Petaka di Dunia Maya


 Marakanya, kasus anak hilang gara-gara Facebook di Indonesia akhir-akhir ini patut mendapat perhatian kita semua, karena itu menarik kiranya jika simak ulasan pendapat Bagong Suyanto yang diangkat situs Jawapos (Jumat, 12/2). Pengajar masalah sosial anak di FISIP Universitas Airlangga itu menilai persentuhan anak-anak dengan kemajuan teknologi informasi dan peluang anak untuk dapat berselancar di dunia maya, tampaknya, tidak selalu berdampak positif. Kendati di era revolusi informasi, anak-anak kita seyogianya tidak gaptek

serta tak asing dengan internet, tetapi ketika mereka tidak siap, jangan kaget jika efek samping yang timbul malah merugikan.

Kehadiran Facebook dan media berkomunikasi di dunia maya yang dramatis dalam dua-tiga tahun terakhir, mungkin benar telah membuka belenggu isolasi dan menjadikan wawasan dan jaringan sosial anak-anak makin luas. Namun, di saat yang sama tawaran keterbukaan informasi itu ternyata juga menyebabkan anak-anak rentan terpedaya.

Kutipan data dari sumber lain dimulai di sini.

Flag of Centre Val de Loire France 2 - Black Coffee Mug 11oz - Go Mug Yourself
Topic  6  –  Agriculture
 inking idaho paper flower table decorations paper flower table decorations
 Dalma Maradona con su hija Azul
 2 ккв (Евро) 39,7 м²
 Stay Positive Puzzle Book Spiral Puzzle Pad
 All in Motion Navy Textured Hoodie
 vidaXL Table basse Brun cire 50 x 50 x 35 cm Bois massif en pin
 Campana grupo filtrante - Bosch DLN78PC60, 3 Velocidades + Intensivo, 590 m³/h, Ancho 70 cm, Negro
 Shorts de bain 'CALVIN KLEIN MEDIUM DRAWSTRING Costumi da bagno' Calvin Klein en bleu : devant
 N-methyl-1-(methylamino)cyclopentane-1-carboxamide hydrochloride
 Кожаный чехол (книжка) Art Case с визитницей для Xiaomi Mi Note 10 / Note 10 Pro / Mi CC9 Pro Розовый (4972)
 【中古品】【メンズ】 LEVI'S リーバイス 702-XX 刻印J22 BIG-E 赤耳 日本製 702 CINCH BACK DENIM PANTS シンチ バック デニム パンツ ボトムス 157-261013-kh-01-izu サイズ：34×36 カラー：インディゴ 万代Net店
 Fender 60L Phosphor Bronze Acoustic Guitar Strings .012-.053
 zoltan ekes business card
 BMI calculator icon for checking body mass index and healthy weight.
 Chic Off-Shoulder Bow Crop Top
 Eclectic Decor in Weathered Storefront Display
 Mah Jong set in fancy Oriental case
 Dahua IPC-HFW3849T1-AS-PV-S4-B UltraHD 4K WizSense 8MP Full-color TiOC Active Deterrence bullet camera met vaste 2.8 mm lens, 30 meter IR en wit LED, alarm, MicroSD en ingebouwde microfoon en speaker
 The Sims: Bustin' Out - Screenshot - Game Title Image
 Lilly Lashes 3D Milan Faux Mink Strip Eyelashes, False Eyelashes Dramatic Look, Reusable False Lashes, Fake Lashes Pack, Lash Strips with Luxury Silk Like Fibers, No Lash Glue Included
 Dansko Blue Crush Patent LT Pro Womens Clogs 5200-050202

Kisah yang dialami Nova, gadis 14 tahun di Tangerang yang kehilangan kesucian gara-gara terpedaya lelaki muda yang dikenalnya lewat Facebook adalah salah satu contoh betapa berisikonya kehadiran Facebook ketika anak-anak kita tidak siap mengantisipasi dampak negatif yang mungkin timbul.

Di media massa, kita bisa melihat sejumlah contoh kasus tentang efek samping kehadiran Facebook. Di Surabaya, belum lama ini berhasil dibongkar adanya kasus perdagangan dan pelacuran anak yang pemasarannya mempergunakan jalur on line Facebook.

Berbeda dengan kontak-kontak langsung secara personal dan setiap pihak yang berinteraksi tahu persis sejarah dan latar belakang lawan bicaranya, kontak yang terbangun di dunia maya sering berlangsung penuh kemasan seperti dunia simulacra. Jean Baudrillard menyatakan bahwa simulasi adalah sebuah realitas semu yang tidak selalu identik deangan realitas nyata.

Di dunia maya, lewat Facebook, seseorang bisa memperkenalkan diri menjadi siapa pun, tanpa harus terikat dengan kondisi riil dirinya. Seorang lelaki iseng, playboy yang suka mempermainkan perempuan, melalui Facebook bukan tidak mungkin merepresentasikan dirinya sebagai sosok yang santun, penuh perhatian, dan jauh dari kesan menjengkelkan.

Di dunia maya, yang namanya identitas adalah sebuah bentukan citra, dan oleh karena itu yang penting di sini adalah image, konstruksi, dan seberapa jauh lawannya berinteraksi dapat dikecoh atau terkecoh.

Bagi seorang anak perempuan yang sehari-hari dibesarkan dalam keluarga broken home, atau bermasalah, apalagi menjadi korban child abuse, berselancar di dunia maya untuk mencari teman chatting bukan hanya menjadi alternatif kegiatan pelarian yang mengasyikan. Lebih dari itu, kegiatan tersebut juga menjadi kegiatan untuk mencari sosok-sosok idola substitutif yang ideal.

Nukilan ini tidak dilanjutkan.